(Questions on the spatial layout of scenes in images)
[Start]
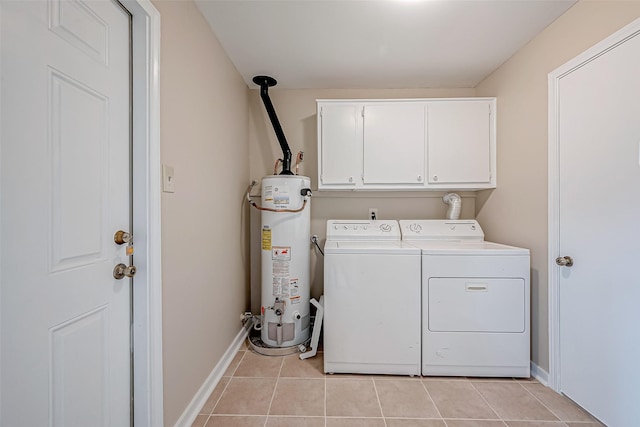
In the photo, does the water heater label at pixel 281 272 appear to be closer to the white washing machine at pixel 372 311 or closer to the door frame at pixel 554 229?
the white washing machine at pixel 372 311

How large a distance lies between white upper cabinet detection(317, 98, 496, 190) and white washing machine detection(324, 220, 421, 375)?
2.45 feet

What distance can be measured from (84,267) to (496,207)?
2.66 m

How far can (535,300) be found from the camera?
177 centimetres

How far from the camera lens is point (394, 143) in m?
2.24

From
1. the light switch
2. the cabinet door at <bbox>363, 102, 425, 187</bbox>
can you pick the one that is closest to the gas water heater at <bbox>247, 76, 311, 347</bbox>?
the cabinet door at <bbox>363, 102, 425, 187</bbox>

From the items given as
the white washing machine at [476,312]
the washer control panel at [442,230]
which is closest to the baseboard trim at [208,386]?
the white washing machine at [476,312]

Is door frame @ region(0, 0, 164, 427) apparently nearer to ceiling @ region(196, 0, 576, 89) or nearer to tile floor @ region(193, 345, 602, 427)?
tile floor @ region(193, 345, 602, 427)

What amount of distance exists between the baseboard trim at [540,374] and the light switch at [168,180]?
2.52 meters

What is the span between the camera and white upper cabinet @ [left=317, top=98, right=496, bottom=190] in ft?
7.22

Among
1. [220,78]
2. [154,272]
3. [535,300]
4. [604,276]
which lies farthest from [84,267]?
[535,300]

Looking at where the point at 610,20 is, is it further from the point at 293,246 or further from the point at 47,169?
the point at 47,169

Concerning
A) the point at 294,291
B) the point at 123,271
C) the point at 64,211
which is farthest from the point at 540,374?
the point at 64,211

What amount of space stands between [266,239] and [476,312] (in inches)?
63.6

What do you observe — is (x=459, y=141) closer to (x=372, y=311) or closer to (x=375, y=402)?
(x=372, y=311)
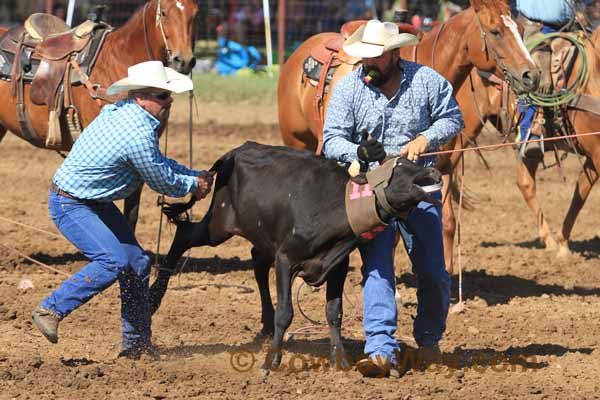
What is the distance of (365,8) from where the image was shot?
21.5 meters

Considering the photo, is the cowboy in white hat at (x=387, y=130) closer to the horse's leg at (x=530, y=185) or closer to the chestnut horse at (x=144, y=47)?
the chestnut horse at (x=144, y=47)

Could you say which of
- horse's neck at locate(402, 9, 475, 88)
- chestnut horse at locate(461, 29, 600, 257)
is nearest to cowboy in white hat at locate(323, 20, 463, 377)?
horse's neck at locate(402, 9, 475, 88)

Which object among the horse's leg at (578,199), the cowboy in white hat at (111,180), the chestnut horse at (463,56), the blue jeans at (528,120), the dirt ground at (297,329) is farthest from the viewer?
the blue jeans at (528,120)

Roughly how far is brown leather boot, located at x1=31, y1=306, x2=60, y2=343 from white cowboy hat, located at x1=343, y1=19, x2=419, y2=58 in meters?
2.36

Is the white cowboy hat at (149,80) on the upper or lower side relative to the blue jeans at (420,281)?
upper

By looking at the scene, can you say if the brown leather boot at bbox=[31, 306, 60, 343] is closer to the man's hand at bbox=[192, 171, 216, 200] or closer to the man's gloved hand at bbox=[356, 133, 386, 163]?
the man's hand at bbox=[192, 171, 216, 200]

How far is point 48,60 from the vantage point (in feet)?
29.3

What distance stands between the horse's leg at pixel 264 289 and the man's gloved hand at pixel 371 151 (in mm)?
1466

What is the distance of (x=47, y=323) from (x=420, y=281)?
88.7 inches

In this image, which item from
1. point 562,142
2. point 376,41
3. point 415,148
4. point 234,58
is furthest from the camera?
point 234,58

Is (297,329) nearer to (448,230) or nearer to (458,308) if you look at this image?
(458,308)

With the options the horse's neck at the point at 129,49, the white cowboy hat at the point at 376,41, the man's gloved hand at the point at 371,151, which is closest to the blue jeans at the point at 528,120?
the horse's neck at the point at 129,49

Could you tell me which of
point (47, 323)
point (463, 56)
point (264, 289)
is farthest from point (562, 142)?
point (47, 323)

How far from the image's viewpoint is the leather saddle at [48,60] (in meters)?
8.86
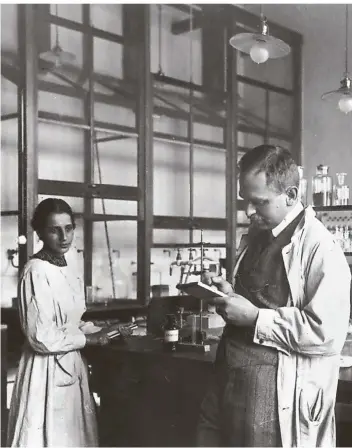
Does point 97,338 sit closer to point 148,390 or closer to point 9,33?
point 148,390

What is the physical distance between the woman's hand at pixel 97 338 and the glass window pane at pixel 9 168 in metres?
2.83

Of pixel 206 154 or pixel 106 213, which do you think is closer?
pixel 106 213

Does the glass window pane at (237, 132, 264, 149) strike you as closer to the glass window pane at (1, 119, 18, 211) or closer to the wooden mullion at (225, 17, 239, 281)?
[End]
> EXERCISE AIM
Arrange every line of the listing above as a numbered list, skipping blank lines and omitting the picture markers.

> PROBLEM SOLUTION
1. In the photo, does the water heater label at pixel 281 272 appear to be closer to the white washing machine at pixel 372 311 or closer to the door frame at pixel 554 229?
2. the white washing machine at pixel 372 311
3. How large a distance lies between white upper cabinet detection(317, 98, 496, 190) and white washing machine detection(324, 220, 421, 375)?
4. 2.45 feet
5. What distance can be measured from (84,267) to (496,207)?
6. 2.66 m
7. How far can (535,300) be found from the camera?
8. 177 centimetres
9. How far from the camera lens is point (394, 143) in m?
10. 2.24
11. From
12. 1. the light switch
13. 2. the cabinet door at <bbox>363, 102, 425, 187</bbox>
14. can you pick the one that is closest to the gas water heater at <bbox>247, 76, 311, 347</bbox>?
15. the cabinet door at <bbox>363, 102, 425, 187</bbox>
16. From the items given as
17. the white washing machine at [476,312]
18. the washer control panel at [442,230]
19. which is closest to the baseboard trim at [208,386]?
20. the white washing machine at [476,312]
21. Is door frame @ region(0, 0, 164, 427) apparently nearer to ceiling @ region(196, 0, 576, 89) or nearer to tile floor @ region(193, 345, 602, 427)?
22. tile floor @ region(193, 345, 602, 427)
23. What amount of distance exists between the baseboard trim at [540,374] and the light switch at [168,180]?
24. 2.52 meters
25. What is the span between the camera and white upper cabinet @ [left=317, top=98, right=496, bottom=190] in ft?
26. 7.22
27. Among
28. 1. [220,78]
29. 2. [154,272]
30. 3. [535,300]
31. 4. [604,276]
32. which lies farthest from [84,267]?
33. [535,300]
34. Looking at where the point at 610,20 is, is it further from the point at 293,246 or further from the point at 47,169?
35. the point at 47,169
36. Concerning
37. A) the point at 294,291
38. B) the point at 123,271
39. C) the point at 64,211
40. which is farthest from the point at 540,374?
41. the point at 64,211
42. What amount of space stands between [266,239] and [476,312] (in inches)?
43. 63.6
44. What do you observe — is (x=459, y=141) closer to (x=372, y=311) or closer to (x=375, y=402)?
45. (x=372, y=311)
46. What is the distance of (365,8) from where the image was shot?
47. 21.5 meters
48. Considering the photo, is the cowboy in white hat at (x=387, y=130) closer to the horse's leg at (x=530, y=185) or closer to the chestnut horse at (x=144, y=47)?
49. the chestnut horse at (x=144, y=47)
50. Could you say which of
51. - horse's neck at locate(402, 9, 475, 88)
52. - chestnut horse at locate(461, 29, 600, 257)
53. is nearest to cowboy in white hat at locate(323, 20, 463, 377)?
54. horse's neck at locate(402, 9, 475, 88)
55. Which object among the horse's leg at (578,199), the cowboy in white hat at (111,180), the chestnut horse at (463,56), the blue jeans at (528,120), the dirt ground at (297,329) is farthest from the viewer?
56. the blue jeans at (528,120)
57. Roughly how far is brown leather boot, located at x1=31, y1=306, x2=60, y2=343 from white cowboy hat, located at x1=343, y1=19, x2=419, y2=58 in meters?
58. 2.36
59. Is the white cowboy hat at (149,80) on the upper or lower side relative to the blue jeans at (420,281)?
60. upper
61. By looking at the scene, can you say if the brown leather boot at bbox=[31, 306, 60, 343] is closer to the man's hand at bbox=[192, 171, 216, 200] or closer to the man's gloved hand at bbox=[356, 133, 386, 163]?
62. the man's hand at bbox=[192, 171, 216, 200]
63. How far is point 48,60 from the vantage point (in feet)?
64. 29.3
65. What distance stands between the horse's leg at pixel 264 289 and the man's gloved hand at pixel 371 151 (in mm)?
66. 1466
67. What is the distance of (x=47, y=323) from (x=420, y=281)?
68. 88.7 inches
69. In this image, which item from
70. 1. point 562,142
71. 2. point 376,41
72. 3. point 415,148
73. 4. point 234,58
74. is furthest from the camera?
75. point 234,58
76. Is (297,329) nearer to (448,230) or nearer to (458,308) if you look at this image?
77. (458,308)
78. With the options the horse's neck at the point at 129,49, the white cowboy hat at the point at 376,41, the man's gloved hand at the point at 371,151, which is closest to the blue jeans at the point at 528,120?
79. the horse's neck at the point at 129,49
80. Could you tell me which of
81. point (47, 323)
82. point (463, 56)
83. point (264, 289)
84. is farthest from point (562, 142)?
85. point (47, 323)
86. How far from the image's viewpoint is the leather saddle at [48,60] (in meters)?
87. 8.86
88. Does point 97,338 sit closer to point 148,390 or closer to point 9,33?
89. point 148,390
90. What is the physical distance between the woman's hand at pixel 97 338 and the glass window pane at pixel 9 168 in metres?
91. 2.83
92. Of pixel 206 154 or pixel 106 213, which do you think is closer?
93. pixel 106 213
94. Does the glass window pane at (237, 132, 264, 149) strike you as closer to the glass window pane at (1, 119, 18, 211) or closer to the wooden mullion at (225, 17, 239, 281)?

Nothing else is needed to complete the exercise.